Set down the data again exactly. Pictures are not part of the copy.

Image-caption web data
╔══
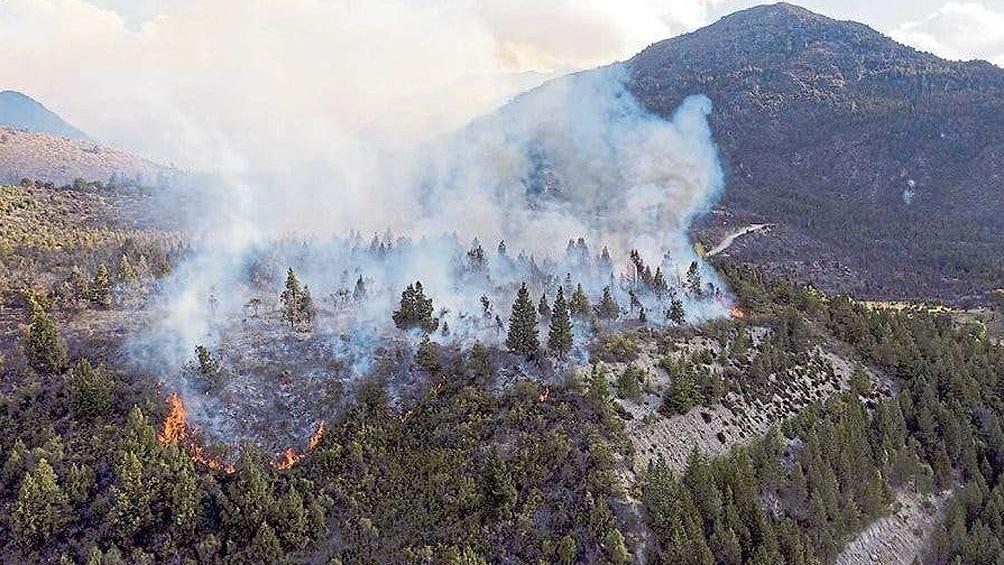 El incendio forestal comenzó pasado el mediodía del domingo en Cuesta del Ternero.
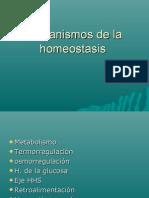 Mecanismos de La Homeostasis
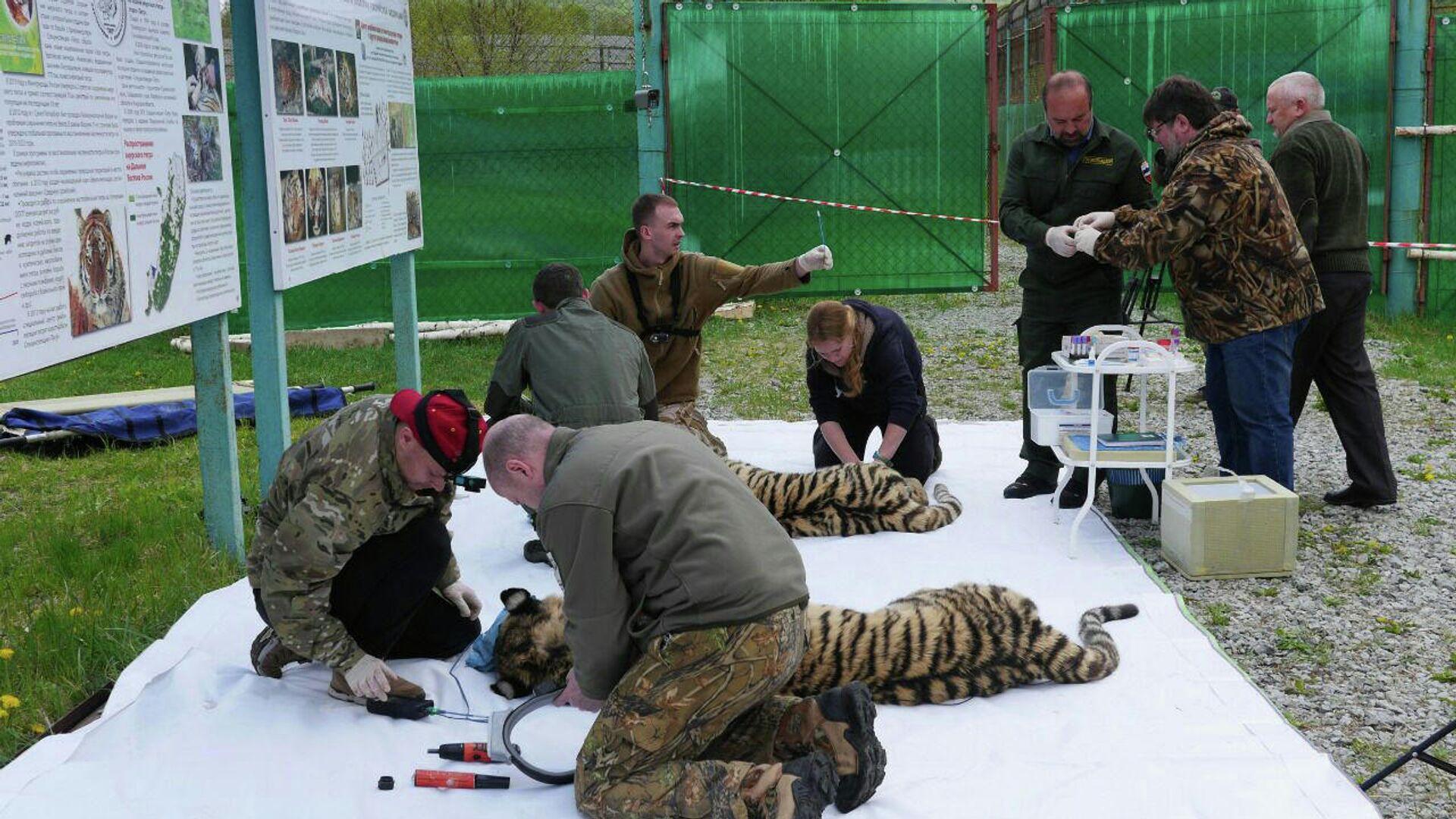 1553470520 0:67:1280:787 1920x0 80 0 0 db87c3301cbcee6ae9af18a680b0b74e - Полиция Приамурья нашла подозреваемых в убийстве краснокнижного тигра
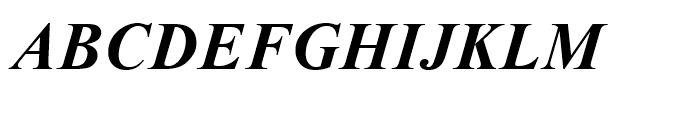 Times New Roman OS Bold Italic Font UPPERCASE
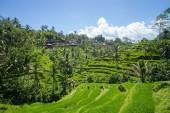 180412-26_Bali-105_Web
╚══
**THE COMPLETED TASK**
 El incendio forestal comenzó pasado el mediodía del domingo en Cuesta del Ternero.
 Mecanismos de La Homeostasis
 1553470520 0:67:1280:787 1920x0 80 0 0 db87c3301cbcee6ae9af18a680b0b74e - Полиция Приамурья нашла подозреваемых в убийстве краснокнижного тигра
 Times New Roman OS Bold Italic Font UPPERCASE
 180412-26_Bali-105_Web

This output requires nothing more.